──────── Supplied entries ────────

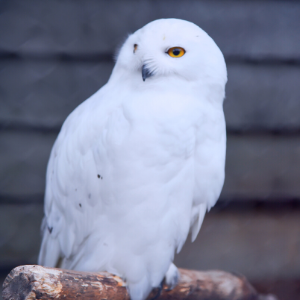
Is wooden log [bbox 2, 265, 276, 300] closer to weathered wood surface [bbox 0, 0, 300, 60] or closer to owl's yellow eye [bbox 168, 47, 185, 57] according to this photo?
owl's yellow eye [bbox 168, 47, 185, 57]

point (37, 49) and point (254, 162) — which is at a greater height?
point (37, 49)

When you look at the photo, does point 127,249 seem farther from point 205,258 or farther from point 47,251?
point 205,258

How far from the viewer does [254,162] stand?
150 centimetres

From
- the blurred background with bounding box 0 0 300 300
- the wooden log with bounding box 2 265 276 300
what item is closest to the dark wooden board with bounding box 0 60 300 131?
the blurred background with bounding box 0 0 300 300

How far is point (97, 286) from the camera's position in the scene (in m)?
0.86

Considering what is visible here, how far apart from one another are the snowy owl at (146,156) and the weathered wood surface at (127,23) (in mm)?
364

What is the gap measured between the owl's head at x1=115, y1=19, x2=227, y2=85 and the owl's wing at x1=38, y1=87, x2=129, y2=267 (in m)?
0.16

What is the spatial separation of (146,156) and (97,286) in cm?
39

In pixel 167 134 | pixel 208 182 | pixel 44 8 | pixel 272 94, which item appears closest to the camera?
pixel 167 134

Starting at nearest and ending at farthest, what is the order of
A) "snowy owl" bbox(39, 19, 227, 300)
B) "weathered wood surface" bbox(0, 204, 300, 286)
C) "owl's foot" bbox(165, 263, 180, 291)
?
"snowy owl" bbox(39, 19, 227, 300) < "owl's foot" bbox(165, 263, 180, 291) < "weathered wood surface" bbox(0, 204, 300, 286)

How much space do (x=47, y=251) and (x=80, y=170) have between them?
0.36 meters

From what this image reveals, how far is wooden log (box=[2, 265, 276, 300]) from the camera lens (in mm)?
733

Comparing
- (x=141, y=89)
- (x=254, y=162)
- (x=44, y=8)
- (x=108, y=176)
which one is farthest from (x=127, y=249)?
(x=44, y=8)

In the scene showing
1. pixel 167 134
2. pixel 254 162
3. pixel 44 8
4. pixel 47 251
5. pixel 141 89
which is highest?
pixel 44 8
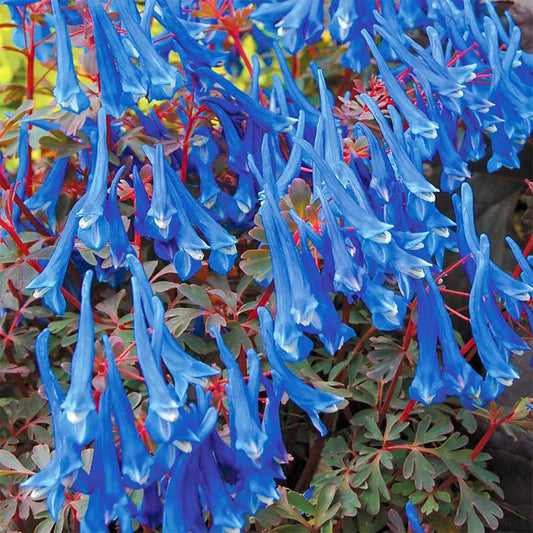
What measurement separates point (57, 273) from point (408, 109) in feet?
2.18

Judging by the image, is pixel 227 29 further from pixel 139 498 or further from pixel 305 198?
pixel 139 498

────────
──────── Supplied entries ────────

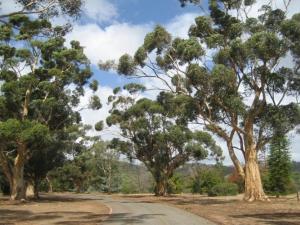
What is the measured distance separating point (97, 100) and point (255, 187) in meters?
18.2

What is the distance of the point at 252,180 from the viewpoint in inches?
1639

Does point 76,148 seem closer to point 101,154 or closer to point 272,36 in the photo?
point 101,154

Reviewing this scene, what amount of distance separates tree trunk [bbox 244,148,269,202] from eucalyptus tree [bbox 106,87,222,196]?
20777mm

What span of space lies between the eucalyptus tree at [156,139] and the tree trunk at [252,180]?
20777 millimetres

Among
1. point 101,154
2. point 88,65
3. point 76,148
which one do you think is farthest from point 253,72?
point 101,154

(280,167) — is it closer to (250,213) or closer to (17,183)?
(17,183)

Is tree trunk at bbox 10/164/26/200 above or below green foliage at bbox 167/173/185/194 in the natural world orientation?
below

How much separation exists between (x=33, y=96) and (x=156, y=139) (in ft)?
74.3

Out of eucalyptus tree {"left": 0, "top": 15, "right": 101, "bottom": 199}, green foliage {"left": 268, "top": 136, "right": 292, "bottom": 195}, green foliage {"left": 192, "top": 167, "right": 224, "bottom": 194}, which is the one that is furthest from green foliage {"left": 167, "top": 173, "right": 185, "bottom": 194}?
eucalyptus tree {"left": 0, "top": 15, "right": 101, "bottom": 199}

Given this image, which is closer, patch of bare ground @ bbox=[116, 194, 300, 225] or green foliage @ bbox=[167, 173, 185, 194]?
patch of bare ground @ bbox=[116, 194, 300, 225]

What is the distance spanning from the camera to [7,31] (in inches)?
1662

────────
──────── Supplied entries ────────

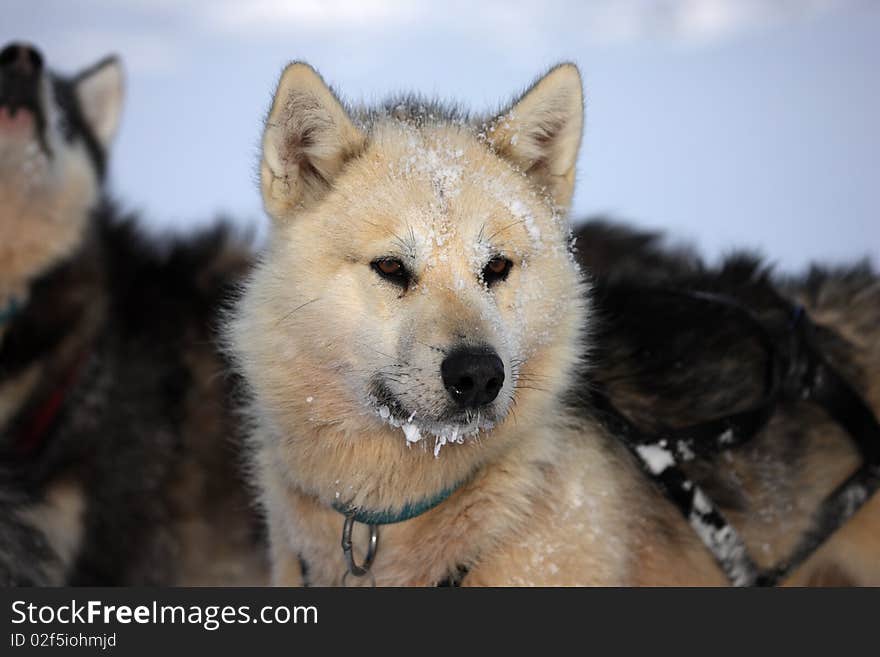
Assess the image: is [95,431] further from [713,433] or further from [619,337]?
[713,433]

────────

▶ **Task brief**:
Could you gather every line of the listing above that contains the word "this"?

▶ **Written solution**:
Is wooden log [bbox 2, 265, 276, 300] closer to weathered wood surface [bbox 0, 0, 300, 60] or closer to owl's yellow eye [bbox 168, 47, 185, 57] according to this photo?
From what this image reveals, how far is wooden log (box=[2, 265, 276, 300]) from the camera lens (in mm)?
Reviewing this scene, what amount of distance separates tree trunk [bbox 244,148,269,202] from eucalyptus tree [bbox 106,87,222,196]?
Given this image, which is closer, patch of bare ground @ bbox=[116, 194, 300, 225] or green foliage @ bbox=[167, 173, 185, 194]?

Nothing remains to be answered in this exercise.